Amphipods that are not infected by an orange acanthocephalan maintain carotenoids in their cuticle, and thus, acquire UV protection, a brownish hue that blends in with lake bottoms, and the typical reddish shell of a boiled crustacean when they die. This is wonderfully illustrated by a concise and informative letter to Nature by Ole Hindsbo – again on P. minutus, but this time in New Zealand. In less than one page, Hindsbro elegantly demonstrates that most (but not all) infected Gammarus lacustris are pale because their blue blood shows through their carotenoids deficient cuticle, that the pale amphipods are more likely to swim in sunny spots where they would be easily seen by a definitive host, and that in the lab a duckling is more likely to eat the pale, infected amphipods. He also cites M. Denny’s PhD thesis (from UA no less) showing that Gammarus lacustris infected with Polymorphus paradoxus tend to cling to floating objects (see mallard picture). Dabbling ducks like a mallard may not be proficient at hunting arthropods in the water column, but Bethel & Holmes (1977) demonstrated that clinging to a mallard bum is a good way to get a mallard to eat amphipods infected with P. paradoxus. Scaup do hunt and consume a lot of amphipods, so one might hypothesize that those infested with P. marilis would be less likely to cling and more likely to paddle palely through the water column.
So why are some acanthocephalans red? I vote for ‘because they make their hosts blue’.

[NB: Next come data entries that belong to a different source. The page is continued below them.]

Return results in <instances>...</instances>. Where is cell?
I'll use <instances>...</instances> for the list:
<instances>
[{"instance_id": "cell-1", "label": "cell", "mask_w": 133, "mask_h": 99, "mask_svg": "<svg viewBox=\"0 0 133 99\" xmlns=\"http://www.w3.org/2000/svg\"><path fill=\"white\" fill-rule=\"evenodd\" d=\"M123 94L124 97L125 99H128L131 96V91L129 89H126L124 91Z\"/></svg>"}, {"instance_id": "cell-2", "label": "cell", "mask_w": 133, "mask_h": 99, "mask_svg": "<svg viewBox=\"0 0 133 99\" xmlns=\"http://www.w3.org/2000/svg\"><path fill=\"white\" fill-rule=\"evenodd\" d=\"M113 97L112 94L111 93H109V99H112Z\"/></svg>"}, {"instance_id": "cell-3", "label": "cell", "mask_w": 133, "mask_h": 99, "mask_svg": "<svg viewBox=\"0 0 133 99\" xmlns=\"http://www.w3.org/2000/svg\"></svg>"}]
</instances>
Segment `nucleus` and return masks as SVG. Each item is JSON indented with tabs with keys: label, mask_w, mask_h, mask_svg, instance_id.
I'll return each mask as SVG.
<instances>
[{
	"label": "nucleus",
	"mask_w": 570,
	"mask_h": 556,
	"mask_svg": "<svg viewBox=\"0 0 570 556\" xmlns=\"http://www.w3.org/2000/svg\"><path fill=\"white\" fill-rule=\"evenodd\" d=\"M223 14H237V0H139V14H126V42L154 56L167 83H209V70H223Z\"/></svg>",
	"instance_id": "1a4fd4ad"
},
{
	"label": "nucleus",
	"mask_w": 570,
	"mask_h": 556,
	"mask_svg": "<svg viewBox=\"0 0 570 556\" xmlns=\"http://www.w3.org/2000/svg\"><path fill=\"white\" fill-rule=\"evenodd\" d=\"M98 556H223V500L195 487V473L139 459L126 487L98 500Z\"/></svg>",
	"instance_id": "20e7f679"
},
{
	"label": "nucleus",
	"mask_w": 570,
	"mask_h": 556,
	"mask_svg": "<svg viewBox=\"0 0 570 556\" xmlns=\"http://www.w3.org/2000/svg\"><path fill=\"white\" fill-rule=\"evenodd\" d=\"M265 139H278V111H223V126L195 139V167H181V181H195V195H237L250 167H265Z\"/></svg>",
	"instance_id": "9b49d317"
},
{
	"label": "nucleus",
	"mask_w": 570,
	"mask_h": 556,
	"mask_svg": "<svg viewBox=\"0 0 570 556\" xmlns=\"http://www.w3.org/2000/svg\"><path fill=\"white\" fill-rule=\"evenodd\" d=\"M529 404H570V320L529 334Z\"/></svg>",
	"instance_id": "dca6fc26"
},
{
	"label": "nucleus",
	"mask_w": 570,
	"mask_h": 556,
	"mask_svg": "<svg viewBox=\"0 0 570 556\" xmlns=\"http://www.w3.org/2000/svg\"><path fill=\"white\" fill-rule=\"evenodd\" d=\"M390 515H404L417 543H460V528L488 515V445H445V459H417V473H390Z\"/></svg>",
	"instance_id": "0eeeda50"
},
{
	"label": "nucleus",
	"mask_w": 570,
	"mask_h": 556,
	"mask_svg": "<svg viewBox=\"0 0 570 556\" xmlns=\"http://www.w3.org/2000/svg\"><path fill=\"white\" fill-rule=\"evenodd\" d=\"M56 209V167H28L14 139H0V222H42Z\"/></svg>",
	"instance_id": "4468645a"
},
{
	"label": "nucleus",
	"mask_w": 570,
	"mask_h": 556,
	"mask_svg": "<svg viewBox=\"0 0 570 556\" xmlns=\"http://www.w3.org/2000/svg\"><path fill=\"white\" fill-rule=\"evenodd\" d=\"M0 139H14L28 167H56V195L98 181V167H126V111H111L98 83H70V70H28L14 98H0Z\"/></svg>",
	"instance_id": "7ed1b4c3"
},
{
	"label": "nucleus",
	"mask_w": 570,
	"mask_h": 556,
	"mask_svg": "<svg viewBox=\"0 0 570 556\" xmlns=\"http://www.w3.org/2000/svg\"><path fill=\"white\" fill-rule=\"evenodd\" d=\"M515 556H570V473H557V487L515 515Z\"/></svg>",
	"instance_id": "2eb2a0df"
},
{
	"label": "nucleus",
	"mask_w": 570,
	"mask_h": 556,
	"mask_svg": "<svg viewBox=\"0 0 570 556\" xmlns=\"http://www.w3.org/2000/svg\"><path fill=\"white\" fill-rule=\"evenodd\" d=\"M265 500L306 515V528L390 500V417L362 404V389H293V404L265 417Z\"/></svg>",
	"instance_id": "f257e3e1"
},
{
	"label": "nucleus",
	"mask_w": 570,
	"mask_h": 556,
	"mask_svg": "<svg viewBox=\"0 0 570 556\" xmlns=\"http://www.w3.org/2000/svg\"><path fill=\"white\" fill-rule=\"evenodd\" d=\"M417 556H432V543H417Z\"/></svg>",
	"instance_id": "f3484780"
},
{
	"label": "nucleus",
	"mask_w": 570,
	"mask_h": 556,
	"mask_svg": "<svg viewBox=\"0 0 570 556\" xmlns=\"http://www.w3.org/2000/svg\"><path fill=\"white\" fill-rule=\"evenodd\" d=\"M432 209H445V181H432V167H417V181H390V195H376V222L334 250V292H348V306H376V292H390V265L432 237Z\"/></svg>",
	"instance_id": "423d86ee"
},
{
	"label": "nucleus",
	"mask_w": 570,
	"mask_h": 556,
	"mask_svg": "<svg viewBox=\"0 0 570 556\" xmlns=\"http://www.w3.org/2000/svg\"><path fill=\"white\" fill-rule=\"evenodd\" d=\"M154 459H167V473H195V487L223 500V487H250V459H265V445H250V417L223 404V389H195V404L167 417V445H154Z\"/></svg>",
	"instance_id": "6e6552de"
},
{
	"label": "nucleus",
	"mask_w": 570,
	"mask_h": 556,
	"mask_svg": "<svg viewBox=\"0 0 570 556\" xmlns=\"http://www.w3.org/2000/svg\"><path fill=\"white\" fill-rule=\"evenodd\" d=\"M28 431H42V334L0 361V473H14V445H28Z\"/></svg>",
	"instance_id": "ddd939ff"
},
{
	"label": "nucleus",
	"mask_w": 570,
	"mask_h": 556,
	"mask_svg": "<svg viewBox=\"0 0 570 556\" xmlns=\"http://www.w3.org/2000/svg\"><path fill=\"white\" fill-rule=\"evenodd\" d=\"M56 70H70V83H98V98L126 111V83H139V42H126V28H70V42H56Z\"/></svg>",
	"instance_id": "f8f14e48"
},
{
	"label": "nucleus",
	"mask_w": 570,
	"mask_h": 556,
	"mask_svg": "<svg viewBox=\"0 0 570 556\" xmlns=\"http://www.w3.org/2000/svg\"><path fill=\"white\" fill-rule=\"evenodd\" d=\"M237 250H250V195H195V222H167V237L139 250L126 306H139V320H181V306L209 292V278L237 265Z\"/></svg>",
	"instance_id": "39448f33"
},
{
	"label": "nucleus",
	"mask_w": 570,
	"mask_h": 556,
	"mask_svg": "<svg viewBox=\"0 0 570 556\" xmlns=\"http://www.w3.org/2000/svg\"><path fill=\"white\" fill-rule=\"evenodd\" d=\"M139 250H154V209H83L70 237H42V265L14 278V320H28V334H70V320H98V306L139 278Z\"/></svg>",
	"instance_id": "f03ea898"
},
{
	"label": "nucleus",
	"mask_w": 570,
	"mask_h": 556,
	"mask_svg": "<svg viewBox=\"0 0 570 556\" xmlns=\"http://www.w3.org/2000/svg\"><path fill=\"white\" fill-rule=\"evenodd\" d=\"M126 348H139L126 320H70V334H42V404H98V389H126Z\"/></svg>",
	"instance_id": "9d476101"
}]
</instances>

Thanks to all those students of red acanthocephalans who have provided me with so many hours of interesting reading. Special thanks to John Holmes for a sparking discussion on worms, ducks, and muskrats at the Strickland dinner and to Leo Balanean for many interesting stories about amphipods and their worms on those early morning bus rides and for the use of his picture. When Leo’s thesis is finished, the world will know just how red Polymorphus marilis and paradoxus really are.
References (also see links in comments):
Bethel WM & Holmes JC. 1977. Increased vulnerability of amphipods to predation owing to altered behavior induced by larval acanthocephalans. Can. J. Zool. 55: 110-115.
Bush AO & Holmes JC. 1986. Intestinal helminths of lesser scaup ducks: patterns of association. Can. J. Zool. 64: 132-141
Bakker TCM, Mazzi D & ZalA S. 1997. Parasite-induced changes in behavior and color make Gammarus pulex more prone to fish predation. Ecology 78(5): 1098–1104.
Hindsbo, O. 1972. Effects of Polymorphus (Acanthocephala) on colour and behaviour of Gammarus lacustris. Nature 238: 333.
Zohar S & Holmes JC. 1998. Pairing success of male Gammarus lacustris infected by two acanthocephalans: a comparative study. Behavioural Ecology 9: 206-211.